Sunday, July 27, 2014


I am a rock n' roll girl from Detroit but I must admit that I have developed an affection for country music after living here in Texas for more than half my life. One of my latest favorites is a song called "Automatic" by Miranda Lambert. She reminisces about how simple things were before everything became automatic: drying clothes outside on the line, a quarter in a payphone, and recording music from the radio on a tape cassette.

I was teaching a weight lifting class for another instructor a few weeks ago. As I instructed the class members on each exercise I reminded them to think about what they were doing, how each exercise felt and what muscles were supposed to be engaged. We do things so automatically in class (and all day).  It is time for squats so we pick up the same amount of weight we always do and put it on our bar. When it comes to the bicep curls we follow along without thinking about the muscles we are working and whether we are swinging our weights or really focusing on the movement.  I wanted them to feel a good soreness in every part of their body the next day because they paid attention to what they were doing.  

The same thing is true for yoga.  They know the warm-up and the what triangle poses are and what to do and they flow into them without thinking.  If we pay more attention, breathe deeply and really focus on what we are feeling we will get a better workout and a deeper experience on many levels.  

How are you going through your day?  Are you on auto pilot or really focused and paying attention to enjoy every moment and see opportunity where you just followed along before.  
Try it for a day and let me know how it goes. Turn off the autopilot.  

Friday, June 6, 2014

Move On Up - To The Front Row

I find it interesting to observe where people place themselves in a room.

Information shown:
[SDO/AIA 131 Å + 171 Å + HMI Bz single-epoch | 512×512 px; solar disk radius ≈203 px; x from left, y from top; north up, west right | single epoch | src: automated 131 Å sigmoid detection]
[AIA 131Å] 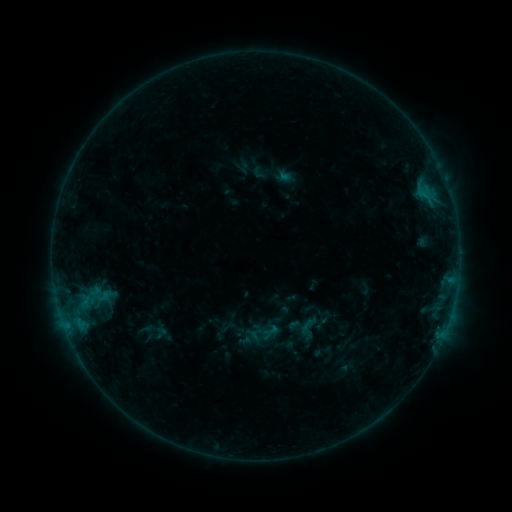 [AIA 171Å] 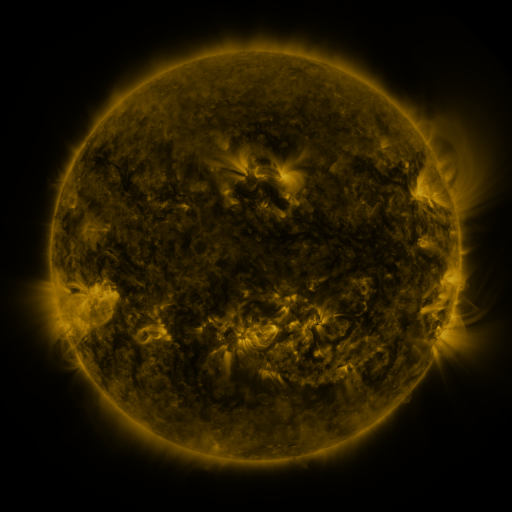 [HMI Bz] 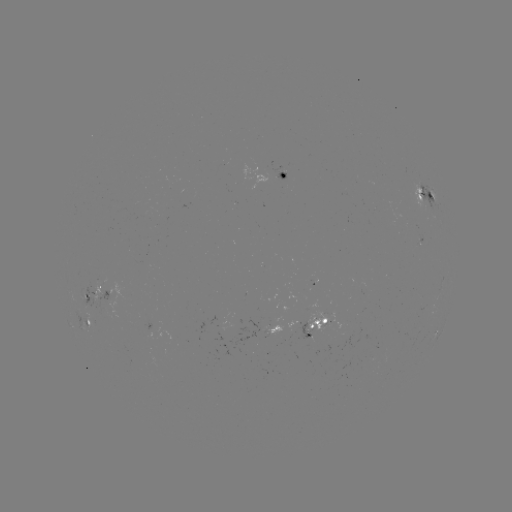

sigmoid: [295, 315, 322, 342]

Required actions:
1 – In the blog post, which simple things from before everything became automatic does Miranda Lambert reminisce about in "Automatic"?
2 – Can you extend the blog post, picking up after its final sentence about where people place themselves in a room?
The listing has no connection to the blog post.

Response list:
1 –
- Drying clothes outside on the line
- A quarter in a payphone
- Recording music from the radio on a tape cassette

2 –
When I am teaching yoga some new people come right up to the front so that they can see and learn the right way to perform the poses.  Others that want to hang back and relax and participate at a different level may set their mat down in the back row or back corner. Occasionally they get a little surprise when I move to the side or back of the room to lead the class through a few poses and all of the sudden they are the front row now.  

In cycle class those that really want to focus and work the hardest tend to resonate to the front of the room.  In the front they can observe their form in the front mirrors and make corrections.  I sometimes wish I could automatically turn all of the bikes in cycle as easily as I can rotate my yoga class, (by having them turn on their mats), so that the back row would become the front row. It all makes for interesting dynamics.

I was presenting to a group of technical professionals on perceptions and assumptions in a business setting.  I was part of a half day long combined trainings plus meetings for a group that was only together once a quarter.   The finance group was presenting after my talk.  After I finished, I grabbed my lunch and stayed for part of their presentation before I headed out, on to my next adventure. While I was eating my lunch I observed that there were a few technical females in the room but they were seated in the last rows in the back.  The finance group that was presenting also had representation but they were also seated at the back of the room around a round table.  I noticed that several of them were texting or checking e-mails on their phone while their co-worker was presenting.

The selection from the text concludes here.